_TASK STATEMENT_
Set every record down again, exactly and completely.
Top of DATA LISTING
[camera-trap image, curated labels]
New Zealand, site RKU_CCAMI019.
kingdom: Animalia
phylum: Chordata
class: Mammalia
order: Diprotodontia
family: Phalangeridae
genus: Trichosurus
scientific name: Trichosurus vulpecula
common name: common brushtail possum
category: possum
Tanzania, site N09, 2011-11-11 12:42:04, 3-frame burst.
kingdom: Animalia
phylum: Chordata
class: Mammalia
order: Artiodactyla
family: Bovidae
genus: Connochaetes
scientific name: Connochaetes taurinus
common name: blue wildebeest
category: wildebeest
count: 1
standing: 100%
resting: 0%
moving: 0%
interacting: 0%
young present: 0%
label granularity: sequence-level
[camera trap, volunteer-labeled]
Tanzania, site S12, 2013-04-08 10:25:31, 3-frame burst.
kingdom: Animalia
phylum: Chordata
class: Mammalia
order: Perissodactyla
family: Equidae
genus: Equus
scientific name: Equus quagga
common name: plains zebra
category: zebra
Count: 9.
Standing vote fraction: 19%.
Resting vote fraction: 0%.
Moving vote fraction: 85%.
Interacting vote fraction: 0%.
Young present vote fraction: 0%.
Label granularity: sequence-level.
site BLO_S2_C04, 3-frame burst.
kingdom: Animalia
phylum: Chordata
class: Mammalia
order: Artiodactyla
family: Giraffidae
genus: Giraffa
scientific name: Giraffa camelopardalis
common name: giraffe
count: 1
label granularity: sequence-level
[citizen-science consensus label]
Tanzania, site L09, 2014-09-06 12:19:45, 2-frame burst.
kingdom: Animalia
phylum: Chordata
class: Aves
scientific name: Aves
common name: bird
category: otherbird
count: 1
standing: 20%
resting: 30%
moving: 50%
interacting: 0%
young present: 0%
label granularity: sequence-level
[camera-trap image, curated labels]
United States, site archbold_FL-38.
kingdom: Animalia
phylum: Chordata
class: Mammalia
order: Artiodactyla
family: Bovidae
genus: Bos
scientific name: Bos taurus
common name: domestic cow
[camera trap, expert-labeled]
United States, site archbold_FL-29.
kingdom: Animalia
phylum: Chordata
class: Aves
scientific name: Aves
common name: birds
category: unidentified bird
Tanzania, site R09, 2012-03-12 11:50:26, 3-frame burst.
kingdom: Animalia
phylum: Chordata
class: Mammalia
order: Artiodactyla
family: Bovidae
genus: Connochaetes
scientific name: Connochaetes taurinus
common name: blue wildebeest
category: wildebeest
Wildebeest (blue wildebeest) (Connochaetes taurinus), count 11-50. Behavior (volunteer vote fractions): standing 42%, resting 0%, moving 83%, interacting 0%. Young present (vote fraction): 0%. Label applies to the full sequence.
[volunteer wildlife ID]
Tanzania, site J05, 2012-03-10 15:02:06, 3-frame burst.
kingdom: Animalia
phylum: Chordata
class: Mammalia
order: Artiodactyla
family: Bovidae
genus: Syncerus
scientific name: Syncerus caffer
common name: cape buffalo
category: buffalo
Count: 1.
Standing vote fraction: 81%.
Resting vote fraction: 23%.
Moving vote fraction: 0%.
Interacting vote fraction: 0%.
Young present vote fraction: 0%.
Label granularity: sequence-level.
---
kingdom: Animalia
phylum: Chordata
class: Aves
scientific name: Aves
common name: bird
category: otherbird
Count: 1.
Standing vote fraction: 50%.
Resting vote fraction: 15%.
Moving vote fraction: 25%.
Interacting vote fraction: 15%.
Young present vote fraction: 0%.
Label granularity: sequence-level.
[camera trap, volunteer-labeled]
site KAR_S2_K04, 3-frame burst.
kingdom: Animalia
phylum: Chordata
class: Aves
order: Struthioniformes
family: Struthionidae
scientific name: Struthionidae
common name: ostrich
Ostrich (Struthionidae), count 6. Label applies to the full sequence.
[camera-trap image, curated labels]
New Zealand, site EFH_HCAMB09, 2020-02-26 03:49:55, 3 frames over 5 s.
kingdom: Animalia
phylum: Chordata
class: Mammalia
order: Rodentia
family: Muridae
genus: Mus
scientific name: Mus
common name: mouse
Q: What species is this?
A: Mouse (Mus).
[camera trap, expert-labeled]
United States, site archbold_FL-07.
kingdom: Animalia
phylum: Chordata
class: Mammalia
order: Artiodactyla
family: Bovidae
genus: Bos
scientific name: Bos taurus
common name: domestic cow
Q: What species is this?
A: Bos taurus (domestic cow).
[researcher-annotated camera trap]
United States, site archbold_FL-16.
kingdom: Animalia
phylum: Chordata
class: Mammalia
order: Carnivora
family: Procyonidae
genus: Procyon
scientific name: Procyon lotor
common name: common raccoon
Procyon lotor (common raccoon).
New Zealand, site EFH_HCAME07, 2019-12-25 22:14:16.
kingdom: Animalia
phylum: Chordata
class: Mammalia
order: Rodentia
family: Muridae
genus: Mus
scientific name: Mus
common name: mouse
Bottom of DATA LISTING
_YOUR RESPONSE_
[camera-trap image, curated labels]
New Zealand, site RKU_CCAMI019.
kingdom: Animalia
phylum: Chordata
class: Mammalia
order: Diprotodontia
family: Phalangeridae
genus: Trichosurus
scientific name: Trichosurus vulpecula
common name: common brushtail possum
category: possum
Tanzania, site N09, 2011-11-11 12:42:04, 3-frame burst.
kingdom: Animalia
phylum: Chordata
class: Mammalia
order: Artiodactyla
family: Bovidae
genus: Connochaetes
scientific name: Connochaetes taurinus
common name: blue wildebeest
category: wildebeest
count: 1
standing: 100%
resting: 0%
moving: 0%
interacting: 0%
young present: 0%
label granularity: sequence-level
[camera trap, volunteer-labeled]
Tanzania, site S12, 2013-04-08 10:25:31, 3-frame burst.
kingdom: Animalia
phylum: Chordata
class: Mammalia
order: Perissodactyla
family: Equidae
genus: Equus
scientific name: Equus quagga
common name: plains zebra
category: zebra
Count: 9.
Standing vote fraction: 19%.
Resting vote fraction: 0%.
Moving vote fraction: 85%.
Interacting vote fraction: 0%.
Young present vote fraction: 0%.
Label granularity: sequence-level.
site BLO_S2_C04, 3-frame burst.
kingdom: Animalia
phylum: Chordata
class: Mammalia
order: Artiodactyla
family: Giraffidae
genus: Giraffa
scientific name: Giraffa camelopardalis
common name: giraffe
count: 1
label granularity: sequence-level
[citizen-science consensus label]
Tanzania, site L09, 2014-09-06 12:19:45, 2-frame burst.
kingdom: Animalia
phylum: Chordata
class: Aves
scientific name: Aves
common name: bird
category: otherbird
count: 1
standing: 20%
resting: 30%
moving: 50%
interacting: 0%
young present: 0%
label granularity: sequence-level
[camera-trap image, curated labels]
United States, site archbold_FL-38.
kingdom: Animalia
phylum: Chordata
class: Mammalia
order: Artiodactyla
family: Bovidae
genus: Bos
scientific name: Bos taurus
common name: domestic cow
[camera trap, expert-labeled]
United States, site archbold_FL-29.
kingdom: Animalia
phylum: Chordata
class: Aves
scientific name: Aves
common name: birds
category: unidentified bird
Tanzania, site R09, 2012-03-12 11:50:26, 3-frame burst.
kingdom: Animalia
phylum: Chordata
class: Mammalia
order: Artiodactyla
family: Bovidae
genus: Connochaetes
scientific name: Connochaetes taurinus
common name: blue wildebeest
category: wildebeest
Wildebeest (blue wildebeest) (Connochaetes taurinus), count 11-50. Behavior (volunteer vote fractions): standing 42%, resting 0%, moving 83%, interacting 0%. Young present (vote fraction): 0%. Label applies to the full sequence.
[volunteer wildlife ID]
Tanzania, site J05, 2012-03-10 15:02:06, 3-frame burst.
kingdom: Animalia
phylum: Chordata
class: Mammalia
order: Artiodactyla
family: Bovidae
genus: Syncerus
scientific name: Syncerus caffer
common name: cape buffalo
category: buffalo
Count: 1.
Standing vote fraction: 81%.
Resting vote fraction: 23%.
Moving vote fraction: 0%.
Interacting vote fraction: 0%.
Young present vote fraction: 0%.
Label granularity: sequence-level.
---
kingdom: Animalia
phylum: Chordata
class: Aves
scientific name: Aves
common name: bird
category: otherbird
Count: 1.
Standing vote fraction: 50%.
Resting vote fraction: 15%.
Moving vote fraction: 25%.
Interacting vote fraction: 15%.
Young present vote fraction: 0%.
Label granularity: sequence-level.
[camera trap, volunteer-labeled]
site KAR_S2_K04, 3-frame burst.
kingdom: Animalia
phylum: Chordata
class: Aves
order: Struthioniformes
family: Struthionidae
scientific name: Struthionidae
common name: ostrich
Ostrich (Struthionidae), count 6. Label applies to the full sequence.
[camera-trap image, curated labels]
New Zealand, site EFH_HCAMB09, 2020-02-26 03:49:55, 3 frames over 5 s.
kingdom: Animalia
phylum: Chordata
class: Mammalia
order: Rodentia
family: Muridae
genus: Mus
scientific name: Mus
common name: mouse
Q: What species is this?
A: Mouse (Mus).
[camera trap, expert-labeled]
United States, site archbold_FL-07.
kingdom: Animalia
phylum: Chordata
class: Mammalia
order: Artiodactyla
family: Bovidae
genus: Bos
scientific name: Bos taurus
common name: domestic cow
Q: What species is this?
A: Bos taurus (domestic cow).
[researcher-annotated camera trap]
United States, site archbold_FL-16.
kingdom: Animalia
phylum: Chordata
class: Mammalia
order: Carnivora
family: Procyonidae
genus: Procyon
scientific name: Procyon lotor
common name: common raccoon
Procyon lotor (common raccoon).
New Zealand, site EFH_HCAME07, 2019-12-25 22:14:16.
kingdom: Animalia
phylum: Chordata
class: Mammalia
order: Rodentia
family: Muridae
genus: Mus
scientific name: Mus
common name: mouse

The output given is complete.